## [What the exercise asks]
Give the data back exactly. Leave out any images.
##### Data #####
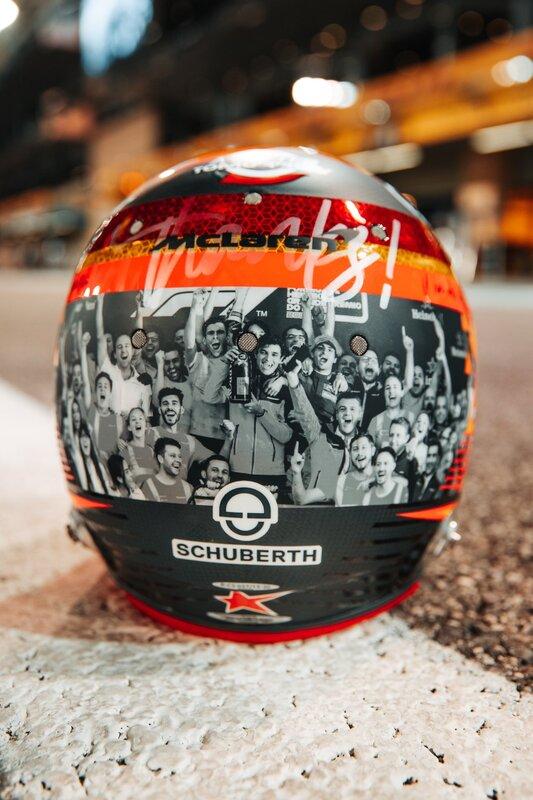 Otro que luce un casco especial hoy es Carlos Sainz, que agradece al equipo McLaren los últimos dos años. En la parte posterior, la imagen del primer podio de Sainz, en el GP de Brasil de 2019. (@CarlosSainz55)
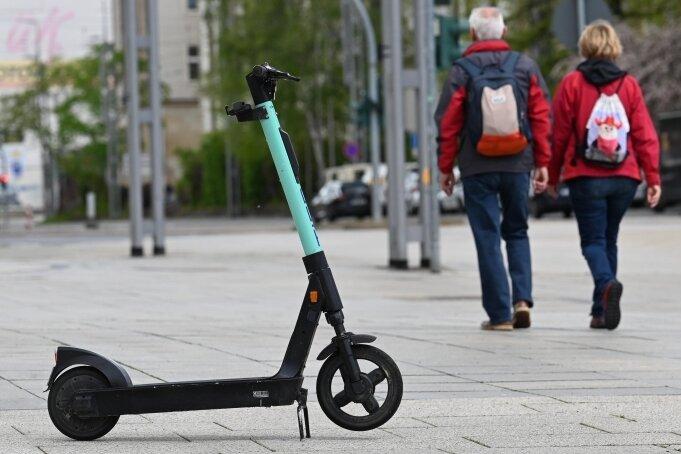 E-Scooter, hier einer an der Straße der Nationen, gehören seit Monaten zum Stadtbild. Abgestellt werden dürfen sie aber nicht überall.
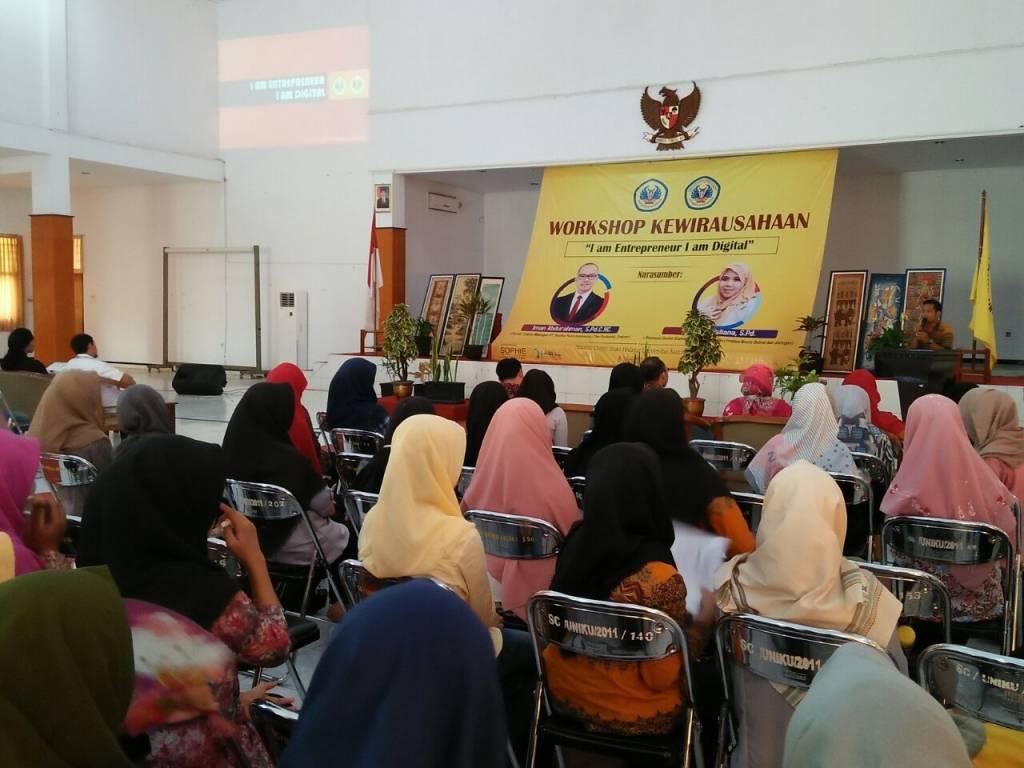 Ratusan Mahasiswa Ikuti Workshop Kewirausahaan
#####
## [Answer space]
 Otro que luce un casco especial hoy es Carlos Sainz, que agradece al equipo McLaren los últimos dos años. En la parte posterior, la imagen del primer podio de Sainz, en el GP de Brasil de 2019. (@CarlosSainz55)
 E-Scooter, hier einer an der Straße der Nationen, gehören seit Monaten zum Stadtbild. Abgestellt werden dürfen sie aber nicht überall.
 Ratusan Mahasiswa Ikuti Workshop Kewirausahaan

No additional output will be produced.